La principale évolution vécue dans la distribution automobile depuis 10 ans, consiste en des regroupements de concessions, formant désormais des groupes, même si ces derniers sont encore moins nombreux que les investisseurs détenant une seule affaire. Toutefois, dès qu’une concession est à vendre, c’est un groupe qui la reprend. Et lorsqu’un groupe est cédé, c’est à un autre groupe… pas d’autre solution, à moins de le dépecer en plusieurs parties. Certains disent qu’en 2015, la taille moyenne d’un groupe sera d’environ 15 000 VN. Et rares sont les entités encore mono-marque.

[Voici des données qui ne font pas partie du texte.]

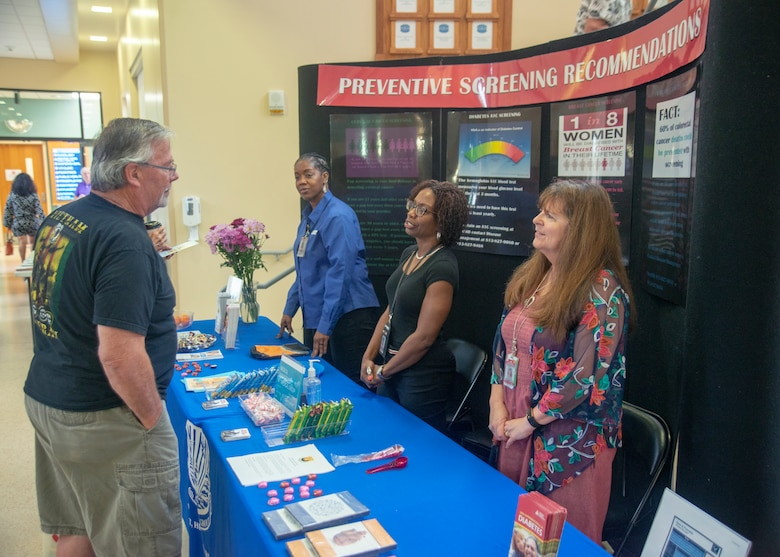 A retiree at MacDill Air Force Base asks a question about preventive screening during the annual Retirement Appreciation Day event Feb. 22, 2020, at MacDill Air Force Base, Fla.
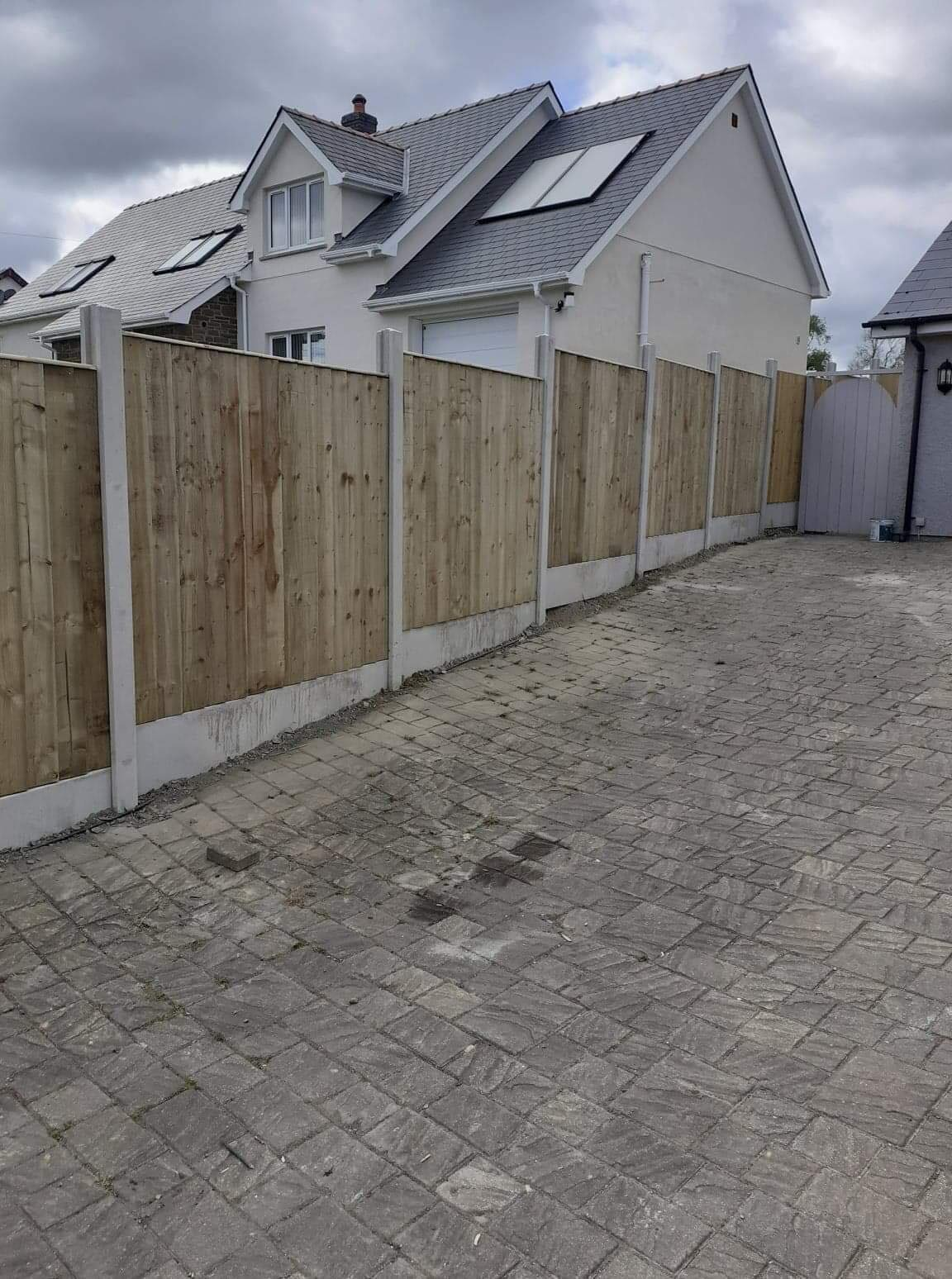 Natural panel fencing in concrete base beside driveway.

Le multimarquisme ne fait plus peur à personne, même plus aux constructeurs, alors qu’il y a une dizaine d’années, représenter plusieurs marques, c’était une petite révolution ! Toutefois, il faut préciser que les différentes concessions d’un groupe peuvent fonctionner de manière totalement autonome.

Qu’apportent les organisations de groupe à leurs clients flottes ?

Beaucoup de distributeurs automobiles ne sont pas encore assez structurés pour répondre à leurs attentes de la façon la plus efficace possible. Les professionnels sont des clients très différents des particuliers, qu’il faut servir autrement, et, puisqu’ils prennent une place croissante, les concessionnaires s’adaptent au fur et à mesure, utilisent, où vont utiliser leurs atouts. Ainsi, le multimarquisme permet- il d’offrir un choix plus large aux sociétés, en n’ayant affaire qu’à un seul interlocuteur. Mais pour cela, il faut créer une superstructure transversale au dessus des marques du groupe, ce que tous ne font pas. On peut, d’autre part, s’attendre à voir un développement des services après-vente exclusivement dédiés aux entreprises, ou encore, la création de centres d’expertise pour les véhicules d’occasion (VO) en retour de location longue durée, etc. Les distributeurs qui développent et développeront de tels services pour les flottes, seront bien placés vis-à-vis d’elles. Et il ne s’agit pas d’énormes investissements, même si la rentabilité des concessions n’est qu’en moyenne de 0,5 % net. Mais les distributeurs ne peuvent et ne doivent pas négliger ce marché croissant des sociétés.

Le phénomène de concentration des distributeurs va-t-il se poursuivre ?

Oui, je le pense, même si les constructeurs ne poussent plus au fusions/absorptions dans leurs réseaux, déjà souvent très concentrés. Prenez Renault par exemple, dont l’ensemble des points de ventes appartient aujourd’hui à 104 investisseurs. Notez, parallèlement, que toutes les marques n’ont pas favorisé la concentration. Certaines ont laissé les choses se faire plus naturellement. C’est d’ailleurs dans leurs réseaux qu’il y aura surtout le plus de mouvements. Mais les groupes vont aussi s’étendre en Europe. C’est déjà le cas avec PGA, qui, en outre, est devenu importateur de Renault en Grèce.